Researchers row over metro spending

Although some analysts say the metropolitan area network (MAN) is the hot new market for vendors, Nortel Networks Corp.’s recent earnings statement suggest that’s not the case.

Indeed, others point to Nortel’s Q2 2002 financials as an illustration of just how poor the metro market is for companies like the Brampton, Ont.-based network gear manufacturer.

The firm in July said revenues in its metro and enterprise segments had decreased 39 per cent in Q2 2002 compared to the same quarter in 2001. Despite the decrease, Frank Dunn, Nortel’s president and CEO, said during a press conference, “We will see strong metro growth.”

Nortel’s current metro market dip contrasts with the bullish report of at least one research firm, which seems to agree with Dunn. Infonetics Research out of San Jose said spending in the MAN would jump from US$420 million in 2002 to US$2.6 billion in 2006.

However, Roberta Fox, president of Fox Group Consulting in Markham, Ont., said she is “skeptical” of Infonetics’ numbers. As far as she’s concerned, the metro market started going soft in late 2001 and it will remain so for a long time.

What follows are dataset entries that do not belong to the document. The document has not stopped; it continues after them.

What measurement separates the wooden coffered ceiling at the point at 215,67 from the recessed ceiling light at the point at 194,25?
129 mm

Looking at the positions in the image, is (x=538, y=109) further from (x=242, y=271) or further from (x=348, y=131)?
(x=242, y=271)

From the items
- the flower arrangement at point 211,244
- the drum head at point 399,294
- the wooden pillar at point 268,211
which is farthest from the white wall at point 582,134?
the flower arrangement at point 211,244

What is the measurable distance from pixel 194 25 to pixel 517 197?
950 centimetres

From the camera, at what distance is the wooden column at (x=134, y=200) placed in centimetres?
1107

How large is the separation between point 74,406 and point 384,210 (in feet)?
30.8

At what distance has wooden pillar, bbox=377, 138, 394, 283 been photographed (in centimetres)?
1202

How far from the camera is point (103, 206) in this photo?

“It (the MAN) was the hot new area because that’s where the LECs (local exchange carriers) were playing – the Stream (Intelligent Networks Corp.), the 360 Networks (Inc.s) and others doing the local loop.…The last mile or metropolitan area is where most of those companies that no longer exist were building their networks.”

After bursting onto the scene in 2000 with plans to build 35 metro rings in major cities the globe over, Vancouver-based network operator 360networks last year filed for bankruptcy. Stream, a broadband access firm in Toronto, went into receivership in March after running up $13 million in debt to an investor.

And they’re not the only ones to fall by the wayside, said Lisa Pierce, a New Jersey-based analyst with Giga Information Group Inc. Yipes Communications Inc. in San Francisco filed for “voluntary reorganization” with a U.S. bankruptcy court in March, according to a company statement. Other metro operators have been “awfully quiet,” Pierce said.

Perhaps the MAN isn’t as hot as predicted? Well, yes and no, Pierce said. On one hand, “there is a significant demand” for the big bandwidth and efficiency metro Ethernet affords. But the heavy cost of provisioning service scares some people off, she said.

But not all is lost for box builders like Nortel, said Fox.

“The MEUs, the municipal electrical utilities, are building out the last mile, so they’re spending.…You’ve got campus consolidations of hospitals and such. The services area, that’s where there may be growth.”

Nortel in July announced a big win with The Boeing Company in Chicago, which contracted the firm to build a private, U.S.-wide optical network. Nortel also in July announced that it had finally found a replacement CFO in Doug Beatty, the company’s controller since 1999. The former CFO, Terry Hungle, resigned in February amid allegations of insider trading.

Maybe Nortel will be able to pull back from the brink after all, Fox said.

“I think the fact that they are getting control of their costs and that Dunn seems to have worked through and has a plan to turn the company around is very good.

“The challenge will be to take care of their aces – big customers and the channel – so as not to affect longer-term revenue opportunities. If you’re so internalized, focusing on [operations] and financing, you could ignore opportunity.”